"When you look at who's got the best earnings power in 2010 or 2011, relative to the share price, JPMorgan stacks up very well," T. Rowe Price's Jason Polun says. Shares are down just 10% since December, compared with a 40% loss in SPDR KBW Bank ETF (KBE).
CEO Jamie Dimon's acquisition of Bear Stearns in March for $10/share gives JPMorgan instant exposure to highly-coveted hedge-fund clients. His subsequent purchase of WaMu for $1.9B from the FDIC gives it a long-desired presence in California and Florida. "They are busy capturing market share," portfolio manager Anton Schultz says. "People view them as the safest of the safe."
With its WaMu acquisition, JPMorgan moves to the #1 spot in deposits with almost $1T in accounts - viewed as perhaps the safest and least costly source of funding for a bank. The government's $25B cash injection will allow it to either boost its lending, make another strategic acquisition, or both.
Schultz says EPS - estimated at $3 in 2009 - could hit $5 in 2010 if the economy firms. If its P/E multiple can move back to a historic norm of 12, shares ($41) would rise to $60 - a 50% gain.

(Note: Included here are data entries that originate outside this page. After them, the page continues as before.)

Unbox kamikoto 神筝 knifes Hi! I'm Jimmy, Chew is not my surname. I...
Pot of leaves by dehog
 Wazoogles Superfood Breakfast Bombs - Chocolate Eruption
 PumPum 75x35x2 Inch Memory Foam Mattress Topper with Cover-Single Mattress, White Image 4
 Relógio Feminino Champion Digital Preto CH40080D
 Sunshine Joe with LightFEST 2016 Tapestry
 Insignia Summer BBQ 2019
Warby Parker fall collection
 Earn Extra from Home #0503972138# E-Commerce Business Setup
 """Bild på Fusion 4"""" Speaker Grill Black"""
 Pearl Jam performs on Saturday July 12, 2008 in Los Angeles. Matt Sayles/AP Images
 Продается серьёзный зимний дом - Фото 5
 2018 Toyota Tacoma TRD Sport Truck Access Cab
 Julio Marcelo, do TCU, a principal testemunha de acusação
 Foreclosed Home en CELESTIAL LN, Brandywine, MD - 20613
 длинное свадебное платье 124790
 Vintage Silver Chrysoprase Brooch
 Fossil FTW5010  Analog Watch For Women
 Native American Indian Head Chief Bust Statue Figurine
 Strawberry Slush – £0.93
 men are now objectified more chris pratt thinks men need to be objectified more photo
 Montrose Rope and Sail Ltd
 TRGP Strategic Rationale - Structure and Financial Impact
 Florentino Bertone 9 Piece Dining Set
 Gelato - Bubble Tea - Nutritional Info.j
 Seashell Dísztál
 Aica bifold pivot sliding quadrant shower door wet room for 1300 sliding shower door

- Avery Goodman wants to know if JPMorgan's recent results were juiced after the FASB recently allowed banks to return to "mark to fantasy" accounting. "Although commercial banks, unlike investment banks, could always hide investment losses, by categorizing certain losing bets as 'not for sale,' when acquiring a company, like WaMu, they were previously required by the accounting rules to write down all the losses to market value." No more.
- JPMorgan was in the news this weekend. It launched an ambitious plan to renegotiate 400,000 mortgages worth $70B in the hopes of saving homeowners from foreclosure. The move suggests banks may be better off with mass modifications rather than foreclosures and/or case-by-case negotiations.